Opinion
February 10, 1976. Certiorari Denied by Supreme Court March 22, 1976.
Appeal from the Circuit Court for Madison County, Andrew T. Taylor, J.
Hughie Ragan, Jackson, for appellant.
R.A. Ashley, Jr., Atty. Gen., William J. Haynes, Jr., Asst. Atty. Gen., Nashville, George W. Hymers, Jr., Dist. Atty. Gen., James G. Woodall, Asst. Dist. Atty. Gen., Jackson, for appellee.
OPINION
This is an appeal by Alexander Forrest from the dismissal without an evidentiary hearing of his petition for post-conviction relief from an armed robbery conviction and ninety-nine year penitentiary sentence.
Forrest alleged (1) that evidence obtained in an illegal search and seizure was introduced against him, (2) that he was illegally arrested, (3) that he was subjected to an illegal identification procedure by use of a single photograph, and (4) that proof of unrelated crimes was introduced against him over objection.
It is sufficient answer to these allegations to say that the latter two were explicitly dealt with upon the direct appeal to this court; and the first two were proper subjects for direct appeal.
A matter previously determined is not a proper subject for post-conviction relief. Pruett v. State, Tenn., 501 S.W.2d 807 (1973). A rebuttable presumption that a ground for post-conviction relief not raised in prior proceedings wherein it could have been raised is waived is grounded upon both statute and case law. T.C.A. § 40-3812; Arthur v. State, Tenn., 483 S.W.2d 95 (1972). T.C.A. § 40-3804(10) explicitly requires a petition for post-conviction relief to explain why a ground asserted therein has not been previously presented, where procedurally it obviously could have been.

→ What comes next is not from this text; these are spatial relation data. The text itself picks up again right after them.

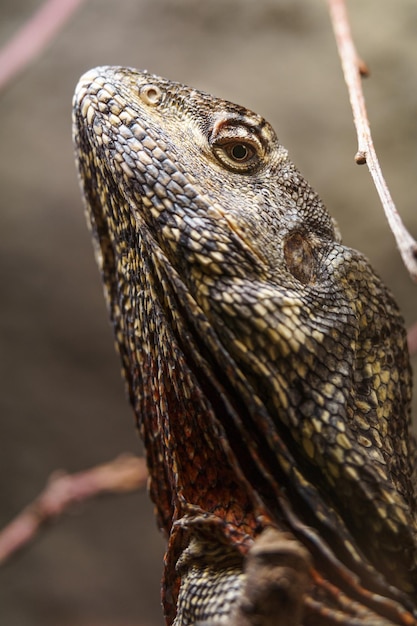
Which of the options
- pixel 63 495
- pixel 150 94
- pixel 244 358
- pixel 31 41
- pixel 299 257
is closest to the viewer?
pixel 244 358

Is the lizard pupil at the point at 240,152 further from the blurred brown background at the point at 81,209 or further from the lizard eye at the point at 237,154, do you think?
the blurred brown background at the point at 81,209

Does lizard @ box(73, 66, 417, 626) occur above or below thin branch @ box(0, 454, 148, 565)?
below

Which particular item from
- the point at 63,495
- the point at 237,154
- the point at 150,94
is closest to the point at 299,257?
the point at 237,154

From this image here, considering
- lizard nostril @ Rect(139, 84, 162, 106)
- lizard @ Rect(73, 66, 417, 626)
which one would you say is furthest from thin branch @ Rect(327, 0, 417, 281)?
lizard nostril @ Rect(139, 84, 162, 106)

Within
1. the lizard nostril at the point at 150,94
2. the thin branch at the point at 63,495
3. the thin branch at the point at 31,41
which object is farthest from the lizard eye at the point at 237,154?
the thin branch at the point at 63,495

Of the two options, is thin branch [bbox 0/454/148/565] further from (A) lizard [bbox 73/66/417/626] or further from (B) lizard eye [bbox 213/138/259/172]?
(B) lizard eye [bbox 213/138/259/172]

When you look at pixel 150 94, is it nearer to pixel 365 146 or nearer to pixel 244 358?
pixel 365 146
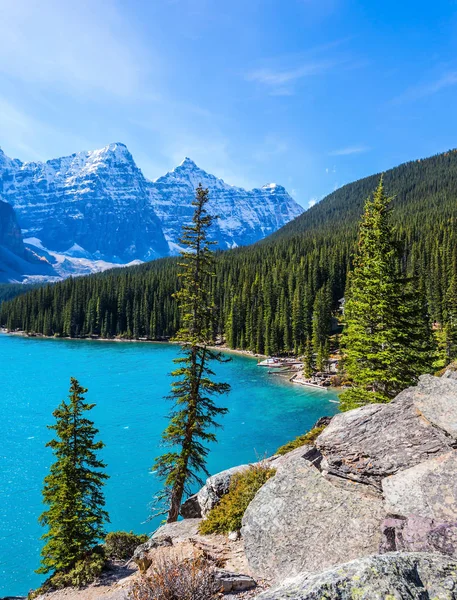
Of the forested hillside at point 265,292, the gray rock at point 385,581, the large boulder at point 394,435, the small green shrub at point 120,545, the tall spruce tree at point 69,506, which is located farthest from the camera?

The final ground for relief asserted by Forrest is that his appointed counsel was incompetent because they failed and refused to object to "the legality of the arrest warrant". By way of pro se argument Forrest also claims that his attorneys refused to object to an illegal search and seizure, apparently in connection with the arrest. He also claims that they would not object to the evidence of unrelated facts, a contention rebutted by the record on direct appeal. The learned trial judge who summarily dismissed this petition presided over the trial and explicitly reports in a memorandum of record that defense counsel did in fact make the objections that they are accused of not making. In that context, it was unnecessary to hold an evidentiary hearing.
The dismissal of this petition for post-conviction relief is affirmed.
WALKER, P.J., and DUNCAN, J., concur.